DraftWise Leverages Cohere, Will Keep Narrow Focus

DraftWise, the contract drafting and negotiation pioneer, is leveraging the genAI search capabilities of Cohere to expand what it can do for its law firm clients.

James Ding, CEO at DraftWise, told Artificial Lawyer: ‘They focus on enterprise search. Cohere’s retrieval is state of the art and so that is increasing the accuracy of our retrieval.’

And this matters, as a central part of what DraftWise does is find previous examples, or related examples, of clauses in a firm’s prior work product, then surfaces those that are most relevant or useful, and that allows a lawyer to be more efficient in how they draft – and draft with the language they really want to use.

James Ding, DraftWise CEO.

Ding noted that they need to be able to search a huge volume of documents to find the right contract information for users, so Cohere, which ‘uses agentic workflows [with] self-evaluation’ and is designed to work on an enterprise scale is a good fit for their needs.

He also stressed that this is not just a case of a simple find ‘X’ demand, but can mean helping a lawyer to search for related key concepts, or to rephrase language in a clause, or even to ‘reverse engineer redlines’ – all of which taps what generative AI can do well.

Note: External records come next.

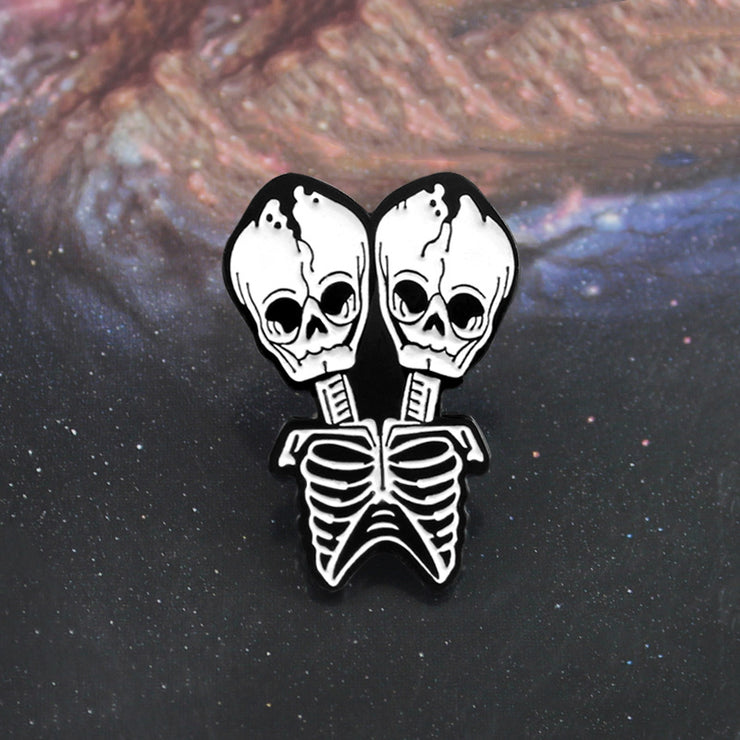 Conjoined skull Brooch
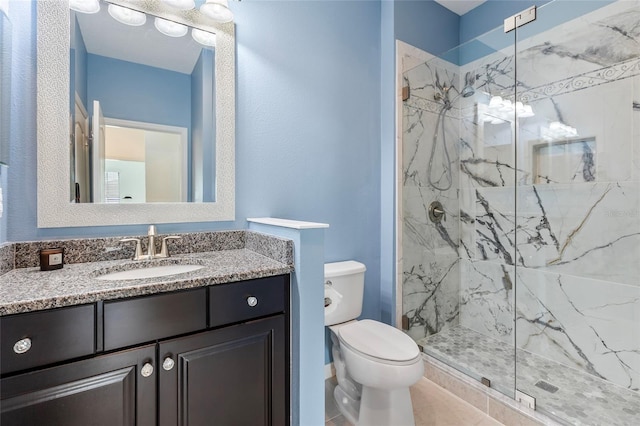 bathroom with a shower with door, vanity, toilet, and tile patterned floors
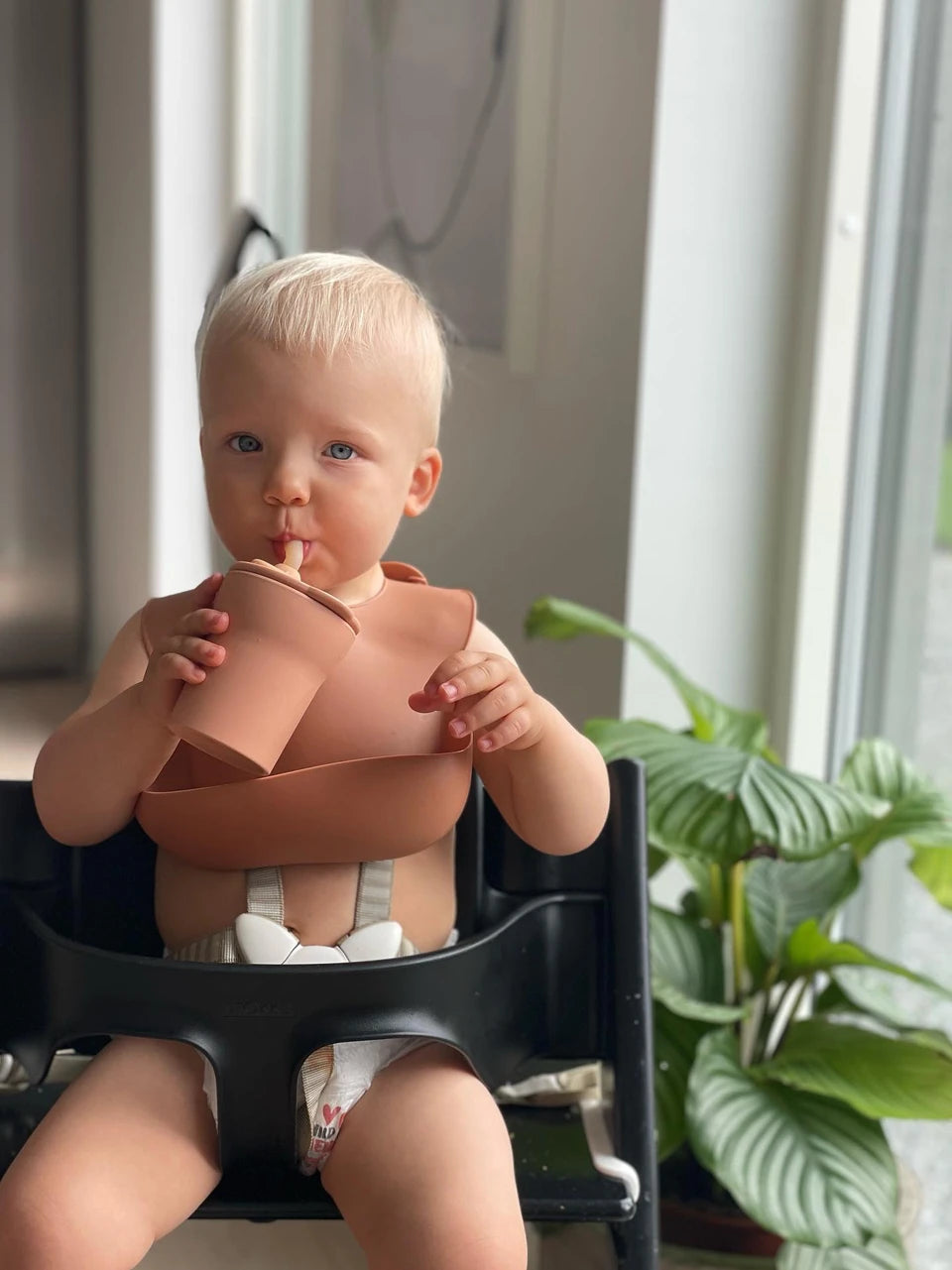 image of child wearing a roll and lock bib, a medical grade silicone baby bib, and drinking from a 1-2-3 sip! cup, an eco friendly sippy cup that adapts to your child as they grow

Narrow Focus + Growth Strategy

The majority of their clients are in the US, but they are also now expanding in the UK with a small number of larger firms here using the company’s software. In the US clients include Orrick and Gunderson. Mishcon de Reya, which incubated the company in its MDR Lab some time ago, is a customer in the UK, among others.

They have a staff of around 50 now and earlier this year gained $20m in a Series A funding round.

Meanwhile, above and beyond the addition of genAI to deepen what DraftWise can do in terms of helping lawyers to find what they need to draft well, Ding is adamant that their focus is on their core purpose and they will not widen it out by using a convergence strategy driven by an LLM multi-skill approach.

They simply don’t want to offer AI skills that they are not expert in, something that Ding believes some companies may end up doing by offering a very wide range of LLM-based capabilities. He added they will not try to compete with those multifaceted companies either, and instead double down on the development of their product and make it even better.

‘We are very bespoke. We’ve picked a few workflows and the other ones we won’t cover,’ he stated.

That’s a clear signal that not everyone wants to try the convergence strategy, and instead some, like DraftWise, will go all-in on becoming a leading point solution that will stand out from the crowd.

They will also keep focusing on larger law firms and not seek out inhouse clients, or smaller law firms. The logic is that DraftWise helps top firms with highly complex contracts and that’s where they can add the most value.

‘There is more momentum now,’ Ding explained. ‘In the last two years growth has accelerated. [But] we will focus on what we are good at.’

Doing a lot for everyone means not being perfect for anyone,’ he concludes.

And in a world where the legal tech market is shifting so rapidly because of genAI, having a clear strategy is one of the most important things.